Breach, Enforcement and Going Digital
Chapter IX ties enforcement back to the parent Act. A breach of these Rules is treated as a breach under section 32 of the Telecommunications Act, 2023. Orders of suspension, revocation or curtailment take effect on the 61st day from their publication on the portal, and the authorised entity must give users at least 30 days' prior notice, spelling out their options including mobile number portability. The entire system, from application to enforcement, runs through notified portals under section 53.
The shift from license to authorisation is more than a change of vocabulary. It folds a patchwork of permissions into one digital, time-bound framework, and bakes data sovereignty and security into the license to operate itself.
What It Means in Practice
For incumbents, the immediate task is migration: existing licensees must move their terms onto the new authorisation under section 3(6), and reconcile their financial and security obligations with the new chapters. For new entrants, the lighter circle-level internet and VNO routes lower the cost of entry, while the additive net-worth rules keep multi-authorisation plays capital-intensive. For satellite operators, the gateway-in-India and no-mirroring rules set a clear, and demanding, compliance baseline. And for everyone, data localisation and the trusted-source and nationality conditions are now part of the price of admission, not an afterthought.
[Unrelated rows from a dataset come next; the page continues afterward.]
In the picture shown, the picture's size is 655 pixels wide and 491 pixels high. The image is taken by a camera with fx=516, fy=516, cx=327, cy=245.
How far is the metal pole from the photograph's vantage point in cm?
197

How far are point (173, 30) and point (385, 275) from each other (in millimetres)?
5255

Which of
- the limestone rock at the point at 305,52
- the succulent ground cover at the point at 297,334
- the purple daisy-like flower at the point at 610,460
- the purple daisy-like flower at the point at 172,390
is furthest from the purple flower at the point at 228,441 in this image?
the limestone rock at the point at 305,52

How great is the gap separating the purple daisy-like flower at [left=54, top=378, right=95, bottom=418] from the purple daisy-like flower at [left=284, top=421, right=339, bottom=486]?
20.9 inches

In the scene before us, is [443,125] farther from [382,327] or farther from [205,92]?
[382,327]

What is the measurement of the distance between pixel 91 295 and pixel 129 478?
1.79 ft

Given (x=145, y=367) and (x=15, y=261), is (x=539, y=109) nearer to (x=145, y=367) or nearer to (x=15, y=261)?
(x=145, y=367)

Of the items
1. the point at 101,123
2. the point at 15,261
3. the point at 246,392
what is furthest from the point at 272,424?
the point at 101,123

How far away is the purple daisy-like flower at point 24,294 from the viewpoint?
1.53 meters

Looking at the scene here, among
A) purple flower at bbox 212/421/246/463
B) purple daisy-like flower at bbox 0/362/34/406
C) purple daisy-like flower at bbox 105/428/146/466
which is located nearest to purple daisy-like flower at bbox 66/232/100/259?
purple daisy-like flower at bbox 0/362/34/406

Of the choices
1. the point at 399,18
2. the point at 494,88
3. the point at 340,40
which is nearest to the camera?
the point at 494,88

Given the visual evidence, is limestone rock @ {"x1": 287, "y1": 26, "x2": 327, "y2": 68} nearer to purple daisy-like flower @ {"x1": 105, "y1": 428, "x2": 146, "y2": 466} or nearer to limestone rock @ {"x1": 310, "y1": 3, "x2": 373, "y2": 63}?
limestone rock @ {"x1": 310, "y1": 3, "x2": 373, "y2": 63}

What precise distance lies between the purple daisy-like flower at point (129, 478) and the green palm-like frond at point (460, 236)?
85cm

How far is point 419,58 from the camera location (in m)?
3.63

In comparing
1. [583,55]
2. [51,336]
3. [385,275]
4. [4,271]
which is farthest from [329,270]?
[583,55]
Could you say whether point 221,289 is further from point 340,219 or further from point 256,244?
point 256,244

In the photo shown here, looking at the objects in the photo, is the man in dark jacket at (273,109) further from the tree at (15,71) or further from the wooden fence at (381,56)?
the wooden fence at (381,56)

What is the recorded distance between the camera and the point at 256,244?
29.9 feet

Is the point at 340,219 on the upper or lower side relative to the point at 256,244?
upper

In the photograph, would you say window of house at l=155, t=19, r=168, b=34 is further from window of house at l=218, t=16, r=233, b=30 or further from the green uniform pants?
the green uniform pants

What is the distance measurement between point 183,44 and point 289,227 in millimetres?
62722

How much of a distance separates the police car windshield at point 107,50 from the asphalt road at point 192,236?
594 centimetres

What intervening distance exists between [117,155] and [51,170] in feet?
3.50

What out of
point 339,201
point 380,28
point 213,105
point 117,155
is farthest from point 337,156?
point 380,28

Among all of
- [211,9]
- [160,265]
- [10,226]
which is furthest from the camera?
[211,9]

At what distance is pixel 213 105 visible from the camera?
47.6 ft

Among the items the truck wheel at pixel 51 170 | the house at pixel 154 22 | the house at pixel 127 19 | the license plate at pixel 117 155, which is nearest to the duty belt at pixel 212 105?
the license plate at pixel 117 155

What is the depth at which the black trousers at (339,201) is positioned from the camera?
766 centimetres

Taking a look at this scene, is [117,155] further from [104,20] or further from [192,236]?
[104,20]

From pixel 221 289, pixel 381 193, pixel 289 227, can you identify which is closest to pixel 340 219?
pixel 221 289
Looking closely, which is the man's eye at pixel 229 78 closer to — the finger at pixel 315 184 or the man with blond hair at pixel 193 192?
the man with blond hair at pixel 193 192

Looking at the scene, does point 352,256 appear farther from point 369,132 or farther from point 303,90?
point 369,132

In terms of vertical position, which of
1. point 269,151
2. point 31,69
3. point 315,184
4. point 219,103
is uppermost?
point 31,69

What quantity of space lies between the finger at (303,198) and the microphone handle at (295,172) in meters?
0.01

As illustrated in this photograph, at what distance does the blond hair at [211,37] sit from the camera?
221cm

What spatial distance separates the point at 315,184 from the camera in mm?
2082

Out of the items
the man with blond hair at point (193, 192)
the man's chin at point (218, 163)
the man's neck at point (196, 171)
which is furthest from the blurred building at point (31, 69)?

The Rules reward operators who treat compliance as architecture: built into network design, corporate structure and vendor selection from the start, rather than retrofitted under deadline pressure.
Sources & Further Reading
This brief is based on the notified Rules and the parent statute, including:
- Telecommunications (Authorisation for Provision of Principal Telecommunication Services) Rules, 2026, G.S.R. 513(E), Ministry of Communications (DoT), notified 23 June 2026; Gazette of India (Extraordinary), 24 June 2026
- The Telecommunications Act, 2023 (44 of 2023), in particular sections 3, 32, 53 and 56
- Schedules A (fees and initial guarantees), B (Point of Sale) and C (eligibility thresholds) to the Rules
- TRAI Act, 1997 and regulations made under it, which continue to apply to authorised entities
- Unified License and Unified License (VNO) agreements under the Indian Telegraph Act, 1885 (updated to 31 March 2024), used for the old-versus-new comparison
This article summarises the Rules as notified in June 2026 and is provided for general information, not as legal advice. The Gazette text, including Schedule A, remains the controlling source for all fee, guarantee and eligibility values.